Note a pié di pagina

[1] Non trattiamo cui i tipi considerati diritti secondari o derivati, come la nuda proprietà (normalmente limitata dal contratto di l’usufrutto) o come il legnatico (più simile ad una concessione, ereditabile ma non vendibile), ma i principi non cambiano.

[2] II° trattato sul governo, cap V “Della Proprietà”. Dalla tesi 25 alla 51.

[3] Aggiunge poi altre argomentazioni, tra cui citazioni bibliche, da cui conclude che la terra è degli uomini, intesa come “tutti gli uomini” di una comunità.

[4] L’esperimento sovietico in Ucraina dovrebbe bastare.

[5] L’esempio venezuelano anche.

[6] Tesi 51, conclusiva.

[7] Precisazione: se ne deduce che l’EREDITÀ potrebbe essere un diritto solo come espressione della volontà del defunto. Le leggi sull’eredità attuali invece lo impediscono, impedendo al lavoratore defunto di disporre liberamente del frutto del suo lavoro lasciandolo semplicemente a chi gli pare. E’ però vero che un tempo la famiglia tradizionale costituiva una vera e propria entità economica unica, basata sulla divisione del lavoro, e quindi ambo i coniugi avrebbero giustamente avuto equo diritto alla proprietà generata. (Ma ora non è così. Figurarsi poi il caso di coniugi separati). Come era vero per il figli nella antica società agraria, i quali contribuivano all’attività produttiva sin da piccoli. Insomma, il principio del diritto di chi ha partecipato alla produzione della proprietà è sempre il criterio più corretto ed etico.

[8] E che per questo che l’istituto della proprietà fondiaria sarebbe conveniente per l’intera comunità. Ma la convenienza per la società è un effetto secondario. Il principio fondante per il liberale giusnaturalista è di tipo morale: il frutto del lavoro di un individuo, gli appartiene.

[9] Esempio: economia curtense, ottimamente trattata in “Il medioevo in Italia e in Europa”, vol.2, cap 3/6 di Andrea Babini. Contratti tipo Precaria, Prestaria, Opera, Angheria, Enfiteusi, Livello…
Altro esempio: le partecipanze agrarie, tuttora esistenti.

[10] In altre parole, cosa permette ad una comunità di indurre un proprietario pigro a vendere il proprio fondo (o meglio: il fondo concessogli dal diritto naturale legato all’attività su di esso, che non svolge più)?  È molto semplice: l’imposta fondiaria. È quasi sempre stato così.

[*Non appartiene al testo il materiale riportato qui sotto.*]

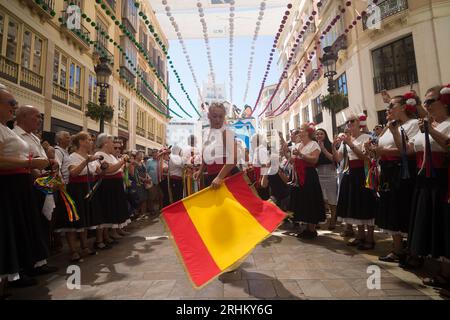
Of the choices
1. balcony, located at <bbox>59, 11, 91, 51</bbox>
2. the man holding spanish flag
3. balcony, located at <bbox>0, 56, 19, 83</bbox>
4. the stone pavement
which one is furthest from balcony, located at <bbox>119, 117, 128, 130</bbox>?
the man holding spanish flag

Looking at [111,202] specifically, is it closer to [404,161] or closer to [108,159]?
[108,159]

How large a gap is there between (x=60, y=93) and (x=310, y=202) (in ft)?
44.7

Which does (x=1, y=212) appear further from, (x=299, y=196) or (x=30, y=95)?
(x=30, y=95)

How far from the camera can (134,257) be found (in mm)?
3754

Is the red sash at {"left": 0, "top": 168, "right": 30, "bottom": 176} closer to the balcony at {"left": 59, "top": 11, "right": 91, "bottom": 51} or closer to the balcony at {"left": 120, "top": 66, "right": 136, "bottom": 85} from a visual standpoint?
the balcony at {"left": 59, "top": 11, "right": 91, "bottom": 51}

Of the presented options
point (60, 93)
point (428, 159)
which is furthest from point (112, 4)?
point (428, 159)

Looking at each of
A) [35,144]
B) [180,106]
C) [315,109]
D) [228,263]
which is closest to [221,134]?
[228,263]

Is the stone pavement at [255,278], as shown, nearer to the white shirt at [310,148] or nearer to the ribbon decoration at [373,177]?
the ribbon decoration at [373,177]

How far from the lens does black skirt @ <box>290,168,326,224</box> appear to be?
14.8ft

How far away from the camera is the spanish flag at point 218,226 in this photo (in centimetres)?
244

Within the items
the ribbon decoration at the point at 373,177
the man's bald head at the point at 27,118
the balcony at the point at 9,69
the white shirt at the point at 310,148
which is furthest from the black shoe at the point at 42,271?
the balcony at the point at 9,69

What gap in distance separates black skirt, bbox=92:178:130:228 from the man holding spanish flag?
220cm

[11] Le decime, invece, sono un esempio sbagliato. Corrisponderebbero ad una imposta sul reddito, che a reddito zero semplicemente si azzera. Privando il proprietario di alcun incentivo a vendere quanto non fa fruttare, costituisce un sopruso nei confronti dei membri della comunità a cui il fondo è stato sottratto senza giustificazione.

[12] Ad esempio, andrebbe stimata a livello locale ma destinata ad ente sovralocale.